Category Archives: pet ownership

All About Remus


I love my doofy dog and this blog originally started out all about him. I realized that I haven’t posted anything about my cute widdle fuzzy wumpus in a while, SO without further ado, here’s a post about Remus.

Remus doing yoga 🙂


He’s SUPER easily amused. Place his bone under a blanket, he’s good for thirty minutes. I love how his ears flop on top of his head.


Remus thinks he’s sneaky. He’s usually not allowed all the way into our room (Brian has allergies) but we let him lay down in the entry way. When Brian’s back is turned at his computer, Remus will belly crawl a few inches forward at a time to get further into the room “laying down” if Brian turns around. No matter how many times Brian catches him and sends him back into the hallway, Remus persists. I just laugh.


He’s so snuggly! ….until I shave him for the warmer weather, then he just looks pathetic, haha.


Before and After


Remus is such a good dog, I am so glad we have him. He may be a little large, but he’s a goof and sweet and pretty laid back (in comparison with most smaller dogs, although he does have his exuberant fits of energy-especially when his Frenchbull dog cousin Winston is around to play with). He’s biggest “annoyance factor” or whatever you want to call it, is that he loves people. He wants so badly to be a lap dog, he’ll follow you around, shove his nose in your face, leeeaaaannnnnn against your legs while you’re standing, headbutt under your elbow while you’re walking down the hall carrying a drink (he really is that tall) and basically be a pest. But he’s a cute pest 🙂

My favorite thing that he does recently, and I just can’t manage to ever get a picture of it, is he’ll come up to me wanting attention when I’m standing in the kitchen or when I walk in the front door and he’ll lay his head on my belly looking straight up at me. It’s hard to resist that overlarge nose and those funny looking ears while his crooked tail is windmilling away and thwacking the walls.

So there you have it. A post about Remus.


All About Running…


So I’m hoping to race the equivalent miles of a marathon while pregnant. I’ve never run a marathon, I’m not really interested in ever running a marathon unless there is a trail marathon somewhere I could run. I have run Ultras before (33.5 miles or greater) and would love to do those again. BUT while preggo, I’m keeping my races to 5ks. So, I need 9 5ks to hit 27.9 miles, a little over the 26.2 marathon mark but oh well.

I ran Deep Hollow 5 k around 8 weeks pregnant. (Morning sickness and other runners body oder do NOT mix well)

I ran the Turkey Trot this Thanksgiving. (My older sister’s 1st 5k, kudos to her!)

I’m running the Bedford Christmas 5k this Saturday.

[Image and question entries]
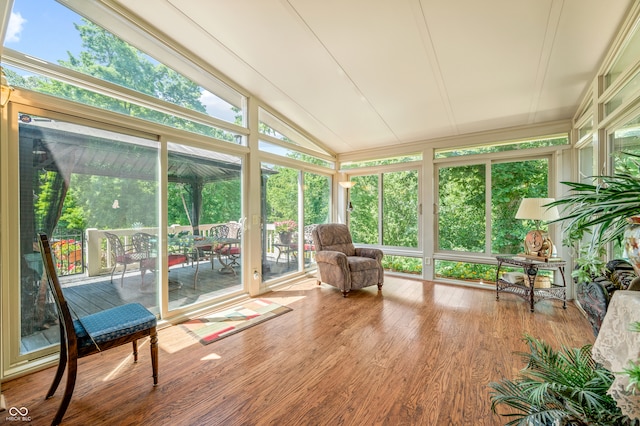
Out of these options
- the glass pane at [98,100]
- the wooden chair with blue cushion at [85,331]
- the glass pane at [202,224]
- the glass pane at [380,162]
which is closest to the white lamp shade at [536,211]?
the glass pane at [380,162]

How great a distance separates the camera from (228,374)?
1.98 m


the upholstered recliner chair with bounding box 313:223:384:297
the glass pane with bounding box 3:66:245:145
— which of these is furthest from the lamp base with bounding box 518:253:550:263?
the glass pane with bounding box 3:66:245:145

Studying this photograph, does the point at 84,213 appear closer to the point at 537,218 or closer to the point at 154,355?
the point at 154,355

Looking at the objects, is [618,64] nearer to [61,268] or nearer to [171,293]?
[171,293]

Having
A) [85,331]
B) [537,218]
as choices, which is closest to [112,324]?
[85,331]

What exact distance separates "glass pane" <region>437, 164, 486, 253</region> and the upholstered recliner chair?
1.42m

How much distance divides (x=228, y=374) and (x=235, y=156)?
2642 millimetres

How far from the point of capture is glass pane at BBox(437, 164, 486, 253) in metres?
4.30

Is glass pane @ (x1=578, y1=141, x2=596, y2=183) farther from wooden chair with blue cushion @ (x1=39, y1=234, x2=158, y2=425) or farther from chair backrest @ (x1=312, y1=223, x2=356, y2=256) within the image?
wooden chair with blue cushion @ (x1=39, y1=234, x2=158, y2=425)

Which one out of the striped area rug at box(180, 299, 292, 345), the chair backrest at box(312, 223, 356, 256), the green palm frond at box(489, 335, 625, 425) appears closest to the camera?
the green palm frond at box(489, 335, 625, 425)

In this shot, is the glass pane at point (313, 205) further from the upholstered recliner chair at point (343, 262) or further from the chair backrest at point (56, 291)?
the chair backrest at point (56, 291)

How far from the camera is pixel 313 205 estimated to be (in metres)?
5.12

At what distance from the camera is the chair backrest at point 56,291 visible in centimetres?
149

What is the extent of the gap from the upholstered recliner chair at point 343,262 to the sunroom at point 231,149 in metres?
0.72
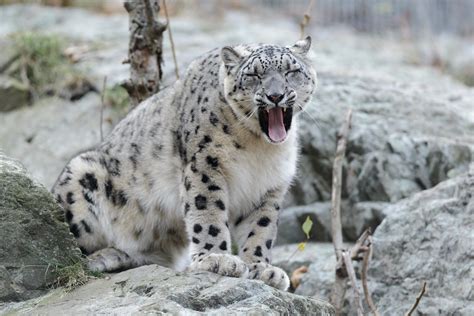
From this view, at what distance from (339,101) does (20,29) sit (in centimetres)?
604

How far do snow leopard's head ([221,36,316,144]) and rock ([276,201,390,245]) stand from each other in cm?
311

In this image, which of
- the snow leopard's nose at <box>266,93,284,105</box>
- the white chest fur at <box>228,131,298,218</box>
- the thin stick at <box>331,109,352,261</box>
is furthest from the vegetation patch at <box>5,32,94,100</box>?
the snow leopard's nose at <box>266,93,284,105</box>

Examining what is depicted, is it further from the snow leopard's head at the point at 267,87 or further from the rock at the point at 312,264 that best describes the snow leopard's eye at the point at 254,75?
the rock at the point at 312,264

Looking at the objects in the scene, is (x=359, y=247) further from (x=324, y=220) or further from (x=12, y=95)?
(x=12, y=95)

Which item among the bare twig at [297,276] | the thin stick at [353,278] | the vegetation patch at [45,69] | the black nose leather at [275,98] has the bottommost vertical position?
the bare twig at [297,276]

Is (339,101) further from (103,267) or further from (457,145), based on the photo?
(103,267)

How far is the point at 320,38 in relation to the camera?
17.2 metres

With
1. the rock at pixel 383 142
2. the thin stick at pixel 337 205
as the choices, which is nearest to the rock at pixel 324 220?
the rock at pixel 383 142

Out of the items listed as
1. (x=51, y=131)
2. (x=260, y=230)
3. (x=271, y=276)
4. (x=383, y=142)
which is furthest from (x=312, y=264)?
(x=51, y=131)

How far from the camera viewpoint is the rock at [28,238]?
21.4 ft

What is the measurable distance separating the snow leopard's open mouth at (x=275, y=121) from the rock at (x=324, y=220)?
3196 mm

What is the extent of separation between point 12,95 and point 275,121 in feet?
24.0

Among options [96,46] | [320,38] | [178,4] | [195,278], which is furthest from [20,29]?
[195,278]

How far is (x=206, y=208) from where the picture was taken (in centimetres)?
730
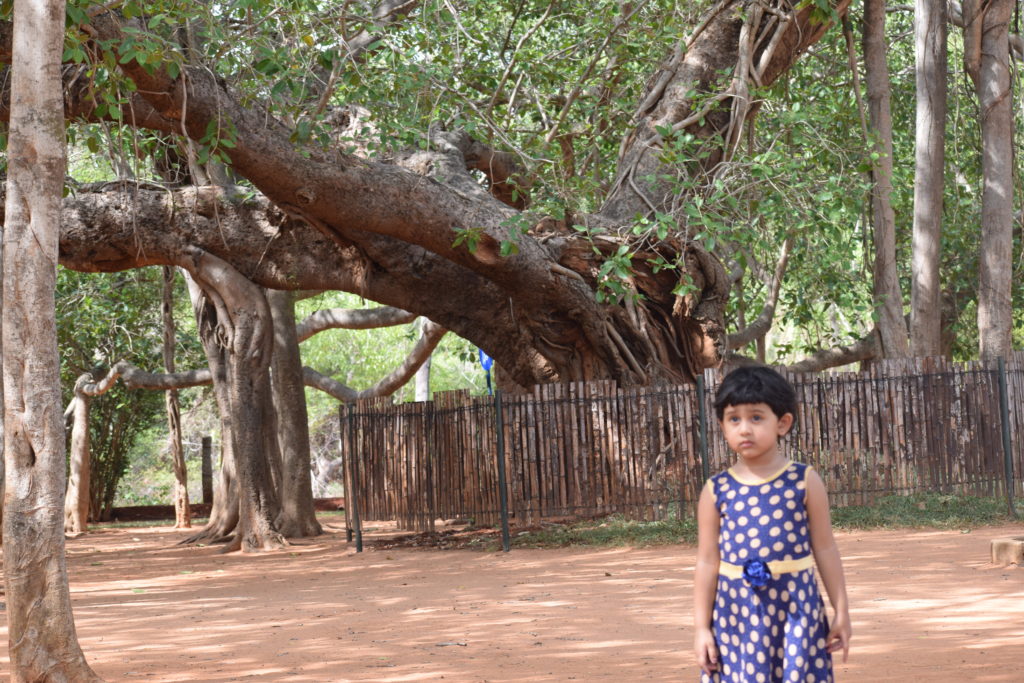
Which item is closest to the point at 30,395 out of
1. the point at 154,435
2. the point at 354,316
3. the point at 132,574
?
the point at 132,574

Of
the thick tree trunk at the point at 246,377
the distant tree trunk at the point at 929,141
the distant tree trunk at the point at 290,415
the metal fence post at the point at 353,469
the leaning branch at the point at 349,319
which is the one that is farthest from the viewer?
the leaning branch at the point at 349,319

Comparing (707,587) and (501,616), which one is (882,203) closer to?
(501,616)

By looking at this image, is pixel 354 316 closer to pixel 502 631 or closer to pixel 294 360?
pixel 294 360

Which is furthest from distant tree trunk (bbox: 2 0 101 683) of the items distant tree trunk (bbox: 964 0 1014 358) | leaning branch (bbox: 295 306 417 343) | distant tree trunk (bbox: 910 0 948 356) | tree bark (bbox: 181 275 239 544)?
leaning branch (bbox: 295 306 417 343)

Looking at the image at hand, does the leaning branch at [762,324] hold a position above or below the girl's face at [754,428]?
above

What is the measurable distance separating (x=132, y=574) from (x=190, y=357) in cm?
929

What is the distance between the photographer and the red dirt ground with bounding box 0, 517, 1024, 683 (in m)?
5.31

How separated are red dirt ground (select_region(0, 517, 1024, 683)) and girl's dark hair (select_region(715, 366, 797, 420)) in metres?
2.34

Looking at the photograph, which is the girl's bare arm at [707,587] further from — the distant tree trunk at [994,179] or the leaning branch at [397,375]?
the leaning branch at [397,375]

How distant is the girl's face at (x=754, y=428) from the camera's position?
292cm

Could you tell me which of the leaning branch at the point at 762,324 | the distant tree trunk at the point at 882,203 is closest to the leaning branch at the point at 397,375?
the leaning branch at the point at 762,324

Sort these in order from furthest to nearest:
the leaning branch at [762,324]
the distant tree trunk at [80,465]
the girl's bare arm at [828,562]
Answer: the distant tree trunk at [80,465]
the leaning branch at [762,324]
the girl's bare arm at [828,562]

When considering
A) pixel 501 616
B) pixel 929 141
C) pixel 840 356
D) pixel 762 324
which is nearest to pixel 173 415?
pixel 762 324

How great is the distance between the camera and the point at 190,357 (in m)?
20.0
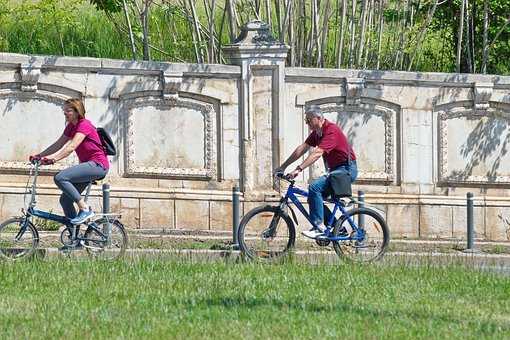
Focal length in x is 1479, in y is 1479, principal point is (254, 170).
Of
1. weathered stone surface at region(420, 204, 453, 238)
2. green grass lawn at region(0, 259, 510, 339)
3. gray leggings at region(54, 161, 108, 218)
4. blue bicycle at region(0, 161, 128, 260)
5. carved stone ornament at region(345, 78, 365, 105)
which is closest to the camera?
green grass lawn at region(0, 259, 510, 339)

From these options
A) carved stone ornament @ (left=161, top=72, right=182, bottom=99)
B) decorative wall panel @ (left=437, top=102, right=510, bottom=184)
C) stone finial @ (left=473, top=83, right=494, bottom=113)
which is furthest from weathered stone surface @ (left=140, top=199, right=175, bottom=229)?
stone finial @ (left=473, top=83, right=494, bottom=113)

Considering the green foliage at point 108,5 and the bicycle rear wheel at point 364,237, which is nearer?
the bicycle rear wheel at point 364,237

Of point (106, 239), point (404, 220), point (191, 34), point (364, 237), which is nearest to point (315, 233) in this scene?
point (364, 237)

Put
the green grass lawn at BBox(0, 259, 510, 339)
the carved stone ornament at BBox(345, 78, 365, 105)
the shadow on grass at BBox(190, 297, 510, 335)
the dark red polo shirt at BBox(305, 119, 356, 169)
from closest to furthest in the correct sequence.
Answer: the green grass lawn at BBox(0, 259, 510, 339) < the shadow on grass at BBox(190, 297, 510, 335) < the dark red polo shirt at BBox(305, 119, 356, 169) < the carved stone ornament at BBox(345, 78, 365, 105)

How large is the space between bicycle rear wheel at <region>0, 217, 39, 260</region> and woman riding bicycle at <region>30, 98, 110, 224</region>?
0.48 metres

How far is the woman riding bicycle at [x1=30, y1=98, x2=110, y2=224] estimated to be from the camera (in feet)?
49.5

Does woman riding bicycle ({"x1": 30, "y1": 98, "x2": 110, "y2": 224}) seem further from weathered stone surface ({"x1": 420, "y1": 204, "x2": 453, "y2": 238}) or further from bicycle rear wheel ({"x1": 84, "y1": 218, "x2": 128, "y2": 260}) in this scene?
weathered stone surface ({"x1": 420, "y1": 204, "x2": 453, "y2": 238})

### PROMPT A
Answer these questions about the blog post on Remus and running:
(i) Why is Remus usually kept out of the room apart from the entry way?
(ii) What is the name of Remus's French bulldog cousin?
(iii) How many 5ks does the writer need to reach 27.9 miles?
### PROMPT B
Pick up the blog post on Remus and running after its final line and write the next part.

### RESULT A
(i) Brian has allergies.
(ii) Winston.
(iii) Nine.

### RESULT B
Then I have the 5k Jingle Bell Run, the 1st Night VA 5 k, the Bethany Hall 5k, and the Cupid Dash (in TEXAS! I get to visit my younger sister and her hubby, yay!) I just need two more 5 ks and I’ll have reached my goal 🙂

I went for a run today to keep my body (aka, Potato) used to running. I took Remus with me because Brian was off doing ROTC stuff, and we hit the trails at Liberty Mountain. Now, I have yet to see a sign that requires dogs to stay on leashes. I have no issue with dogs running free as long as they’re trained and don’t chase other people. I have no issue with taking Remus off the physical leash while running because he is trained aaaand…because I have the electrical zapper in case he misbehaves. It’s pretty much an electronic leash. I respect other people who may not like dogs, however, and when I run with Remus I require him to stay close so I can grab his collar and hold him off the trail for other runners/bikers.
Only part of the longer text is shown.